Hayatın akışı içinde insan pek çok acılarla ve açmazlarla karşılaşır.  O yaşananlar, kimilerine göre geçici, kimilerine göre de kalıcı ve unutulmazdır.  O bağlamda temelde insan hayatının “İyilik ve sağlıklı yaşam” esaslarına dayandığını ve öyle de olması gerektiğini düşünüyorum.
Şu anda Ramazan Bayramı’nı kutluyoruz da, yine de “İyi ve sağlıklı olana her gün bayram” ifadesini kullanmaktan kaçınmayız.  Ramazan Bayramınızı kutlarken, hep bunlar geçmiştir aklımdan.
Hani derler ya...
“Deliye hergün Bayram” diye...
Bu sözün söyleyen neden söylemiş?  Onu irdelediğimizde, bu sözün altında yatan gerçeğin, psikolojik ve sosyolojik nedenler olduğunu anlarız.  Bir diğer deyişle, “Hayata pozitif bakmak lazım.  Herşeyi dert edinirseniz, sizin için hiçbir bayramın anlamı kalmaz”dır.
Gerçekten insan hayatındaki acılar, hayatı kısaltıyor ve bununla beraber unutulmaz  duygusal olayların kaynağı haline geliyor.
Zamanında Allah namazı farz kılarken, beş vakit namazın derinliğinde de iki önemli unsur vardır.  Bunlardan birisi namaz kılarak ruhsal ve iç temizlik, diğeri de bedensel hareketlilik.
Madem bir adam beş vakit namazını kılıyor, demek iç dünyasındaki arınmayı da sağlamış oluyor.  O bağlamda bir bakınız bakalım beş vakit namaz kılan insanlarda eklem kireçlenmesi, boyun ve bel ağrıları var mı?  Yoktur.  Çünkü namaz üzerinden insanlar kendi kendilerine fizik tedavi uygulamaktadır.  Bunun adı, “İyilik terapisi”dir diyebiliriz.
İnsanlar belli yaştan sonra neden fizyotherapiste giderler?  Giderler çünkü hareketsizlik, onları o noktaya getirerek sağlığının iyileşmesi için çare ararlar.  Eskiden fizik tedavici mi vardı?  Yoktu.  Sadece şu anda gelişen tıp bilimi sayesinde kendi sağlıklarını koruyorlar.  Bu şarttır esasında.
Bazen gazetelerin sağlık köşelerini okuduğumda, özellikle Dr. Mehmet Öz’ün bilimsel yazılarında, “Yürümenin” sağlıkta esas olduğuna tanık olurum.
Gençlik yıllarımızı unutalım...  Artık yeni bir geleceğe ve “İyi ve sağlıklı yaşama” bakalım.
Gerçekten bunlar yabana atılacak şeyler değil.  İnsan gençliğinde herşeyi yer, sağlığı açısından kilo almayı pek kafaya takmaz.  Lakin bir yaşa geldikten sonra o zaman anlarlar gençliğin ve sağlıklı yaşamanın ne olduğunu.

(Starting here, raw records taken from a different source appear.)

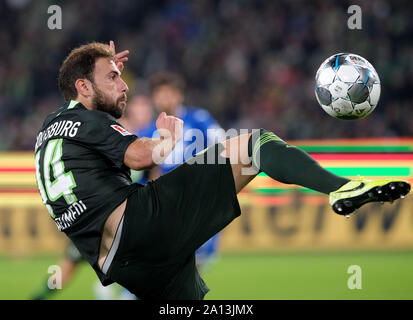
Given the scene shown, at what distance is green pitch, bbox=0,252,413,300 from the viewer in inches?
253

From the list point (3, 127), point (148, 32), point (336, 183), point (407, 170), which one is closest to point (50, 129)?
point (336, 183)

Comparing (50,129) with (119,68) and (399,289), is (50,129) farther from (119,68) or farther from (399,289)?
(399,289)

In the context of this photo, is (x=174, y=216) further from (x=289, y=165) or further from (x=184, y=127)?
(x=184, y=127)

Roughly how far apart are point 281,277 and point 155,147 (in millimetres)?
3862

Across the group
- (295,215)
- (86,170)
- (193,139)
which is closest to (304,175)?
(86,170)

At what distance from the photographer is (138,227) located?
393cm

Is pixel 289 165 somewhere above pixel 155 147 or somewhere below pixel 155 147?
below

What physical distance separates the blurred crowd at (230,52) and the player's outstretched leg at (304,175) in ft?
26.5

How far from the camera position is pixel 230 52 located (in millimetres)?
13328

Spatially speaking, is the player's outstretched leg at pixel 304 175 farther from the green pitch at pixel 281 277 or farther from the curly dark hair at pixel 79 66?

Zaman zaman eşimle kısa yürüyüşlere çıktığımızda bazı olgun çağdaki insanların mahalledeki okulun çim sahasında maç yaptıklarına tanık oluruz.  Onların ter atışlarını, adeta ölümüne bir topun peşinde koşturmalarını görür ve onlara hayran oluruz.  “Bravo insanlara” demekten de geri kalmayız.
Eski insanların kullandığı bir söz vardır, sağlık ve kilo açısından.
"Unutmayın, bir dirhem et ayıp örter.”
BU söz, çok zayıf ve argo lisanında “kikirik” denen insanlar için söylenmiş söz olsa gerek.  Yani çok zayıflığın da hoş olmadığı mesajını veriyor bu söz.  Doğru olabilir ma, zayıflığın insan hayatı için önemli olduğunu söylemek gerek.  Bir bakınız bakalım zayıf insanlar kaç yıl yaşamışlar.
O bağlamda önemli olan sağlıklı beslenme, huzurlu olma, mutlu olma, en azından kısa da olsa bazı vücut eksersizleri yapma ve gerçek anlamda geleceğe yelken açmaktır.
Haliyle bayramlar gelip geçiyor da, bizler de, yani insanlar da bu dünyadan göçüp gidiyorlar.  Özellikle son zamanlarda tırmanışa geçen kanser vakaları aldı başını gidiyor. Pek çok sevenimizi bu dünyadan kopartıyor
Bütün bunları kafamdan geçirirken bayram yazımı “iyilik ve sağlık” üzerine kalame almak istedim.
Yine tekrarlıyorum...  Bugün bayram.  Bütün sevenlerinizle buluşma ve kucaklaşma zamanı.  Sadece bayramlarda buluşmak değil, sağlıklı ve iyi buluşmaktır önemli olan.  Bir diğer deyişle gerçek anlamda bayram yapmak istiyorsanız, “iyi ve sağlıklı” olunuz ki, mutluluğunuz artsın.
Kısacası “iyi ve sağlıklı” olana her gün bayram var demektir.  Daha ne diyelim ki...  İşte bayram, işte insan hayatı...
Ramazan Bayramınız kutlu ve mutlu olsun.  Hem de iyilikle...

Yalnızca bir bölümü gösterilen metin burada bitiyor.